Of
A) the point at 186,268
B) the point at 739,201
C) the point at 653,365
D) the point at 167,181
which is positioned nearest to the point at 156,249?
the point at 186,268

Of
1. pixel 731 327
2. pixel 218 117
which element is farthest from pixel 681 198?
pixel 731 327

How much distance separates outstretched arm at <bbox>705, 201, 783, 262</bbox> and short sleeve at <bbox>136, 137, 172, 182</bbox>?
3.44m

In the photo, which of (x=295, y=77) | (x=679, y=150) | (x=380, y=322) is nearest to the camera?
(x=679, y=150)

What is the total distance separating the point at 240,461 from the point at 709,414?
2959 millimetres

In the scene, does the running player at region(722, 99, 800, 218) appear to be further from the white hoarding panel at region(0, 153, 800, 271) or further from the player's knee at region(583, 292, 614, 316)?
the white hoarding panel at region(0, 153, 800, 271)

----------

*Set problem*
Reproduce every entry above, word for word and line for line.

*Solution to the problem*
Of
A) the point at 186,268
B) the point at 739,201
C) the point at 653,365
D) the point at 167,181
which is positioned nearest to the point at 156,249?
the point at 186,268

Of
1. pixel 731 327
2. pixel 218 117
which element is farthest from pixel 681 198?
pixel 731 327

How much distance separates outstretched arm at <bbox>705, 201, 783, 262</bbox> and short sleeve at <bbox>136, 137, 172, 182</bbox>?
3.44m

In the photo, which of (x=295, y=77) | (x=679, y=150) | (x=380, y=322) is nearest to the camera?
(x=679, y=150)

What is the total distance separating the point at 240,461 from the point at 709,414?
2959 millimetres

In the scene, does the running player at region(722, 99, 800, 218) appear to be further from the white hoarding panel at region(0, 153, 800, 271) or further from the player's knee at region(583, 292, 614, 316)?
the white hoarding panel at region(0, 153, 800, 271)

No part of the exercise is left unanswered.